Баня была протоплена, как в зиму. Я быстро разделась и нырнула в моечное. На полке лежал разлапистый веник, щедро сдобренный ароматными травами. То ли бабулька постаралась, то ли Торнсен знает толк в деревенских радостях. Я забралась на самый верх и просто сидела, обхватив колени, пока кожа не покрылась капельками пота. За окном стремительно темнело, и молодой месяц не справлялся с освещением. Я решила, не будет больших проблем, если я запущу крохотный магический светильник, а то и ошпариться в темноте недолго. Если баба Тоя - ведьма, после мощного выхлопа Торнсена пытаться изображать из себя не-магов, всё равно что прятаться за вешалкой. Не по-взрослому, в общем. Я подвесила огонек под низкий потолок и плеснула на раскаленные камни из ковшика с длинной деревянной ручкой. Вода зашипела, взвившись паром и обдавая горячей волной. Я пошлепалась, жалея, что приходится самой. Сейчас бы растянуться на полке, да чтобы кто-нибудь веничком отходил… С подхлестом. Торнсена, что ли позвать? А то что он такой расслабленный? Непорядок!

Я поддала еще, а потом окатила себя ледяной водичкой из лоханки. У-ух! Бр-р-р!

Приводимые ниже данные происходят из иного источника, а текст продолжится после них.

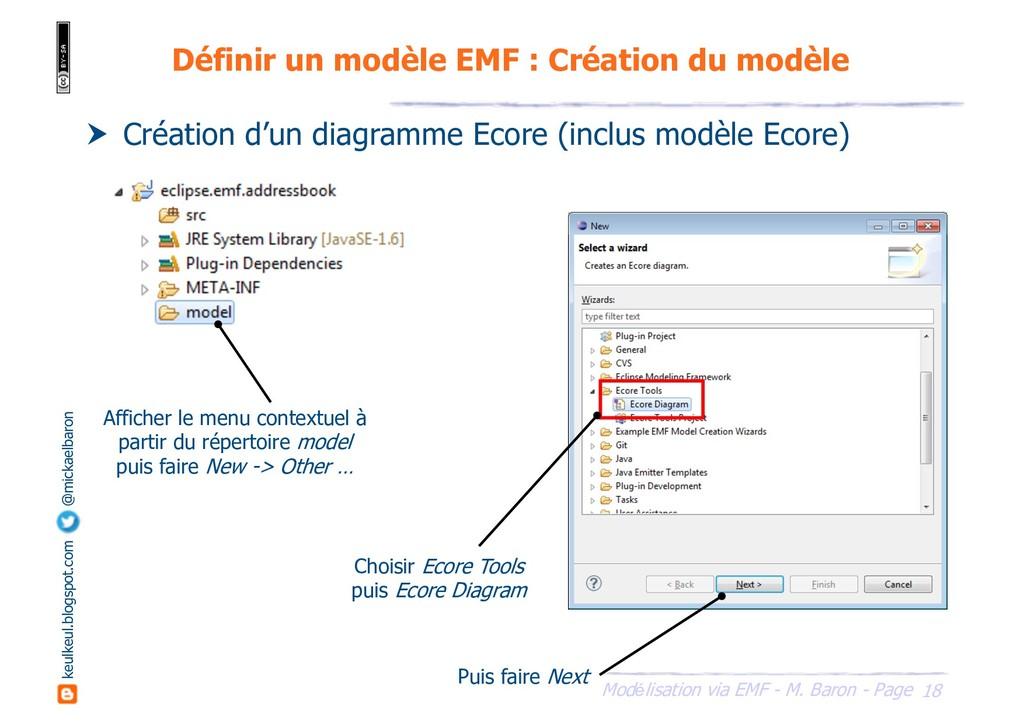 18 Modélisation via EMF - M. Baron - Page keulk...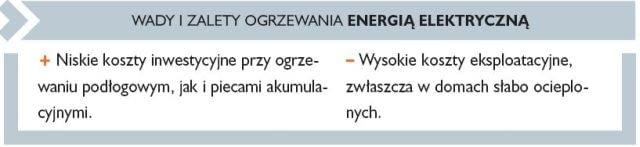 Wady i zalety ogrzewania energią elektryczną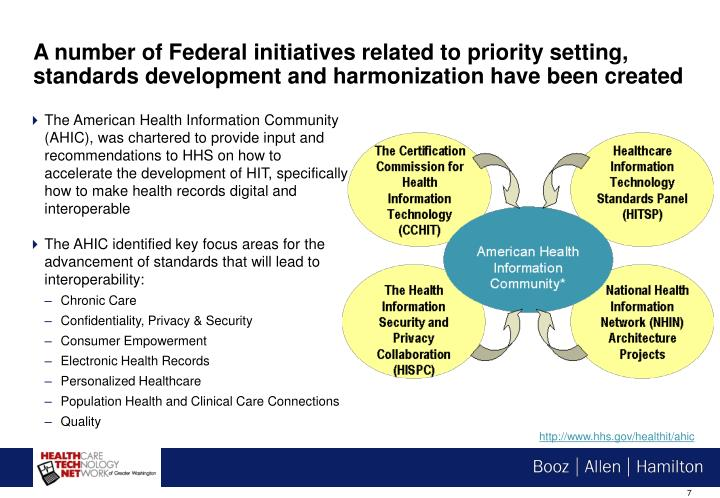A number of Federal initiatives related to priority setting, standards development and harmonization have been created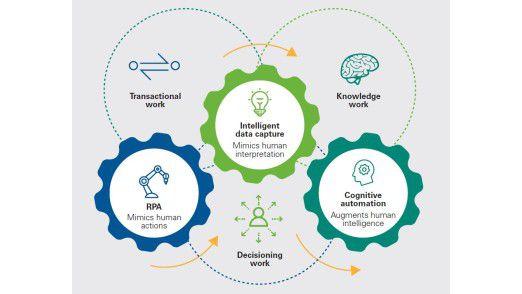 Die Hackett Group erwartet, dass Robotics und KI (Künstliche Intelligenz) in Zukunft nicht nur menschliche Aktionen, sondern auch menschliche Interpretationen nachbilden können.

Жизнь сразу стала легче, и стало глубоко плевать на Сафониэля, косорыл знает где сейчас находящегося, и на то, ищет он меня или нет, и на косорыла в лесу. И его приятелей. И приятельниц, судя по счетчику, многочисленных. Это была чистая, незамутненная радость бытия.

Я намылила мочалку душистым мылом, оттерлась вся, от носа до пяточек, и ополоснула волосы травами, запаренными в одноухом ушате. Напоследок еще раз прогрелась, ополоснулась и, выходя, подняла взгляд к потолку, чтобы утащить с собой светлячка. И наткнулась взглядом на широкую щель под потолком, выходящую прямо на слабо подсвеченное чердачное окно.

Горячий поток стыда омыл меня сверху донизу.

Ну…

Ну, в конце концов, я молодая, стройная, красивая. Так что если кто-то подсматривал, это его головная (и не только) боль.

Сладких тому снов, хе-хе.

 

Я чувствовала себя дрожжевым тестом в кадушке: таким же воздушным и аморфным. Но, собрав волю в кулак, мне всё же удалось заставить себя переполоснуть одежду и развесить ее на веревке рядом с рубахой и штанами Торнсена. Я вошла в дом и сказала старушке, что в бане свободно, но темно. Та пробухтела что-то про гостей, дотянувших с помывкой до ночи, будто Торнсен не предлагал ей пойти первой. Она еще что-то бухтела, но я была в слишком блаженном состоянии, чтобы ее слушать, и полезла наверх по лестнице. В какой-то момент у меня мелькнула мысль о том, что студент мог видеть меня без исподнего, и мне сейчас предстоит взглянуть ему в глаза. Но потом я подумала, что сам он вряд ли в таком признается, даже если подглядывал. А если все делают вид, что ничего не произошло, то, вроде, ничего и не произошло.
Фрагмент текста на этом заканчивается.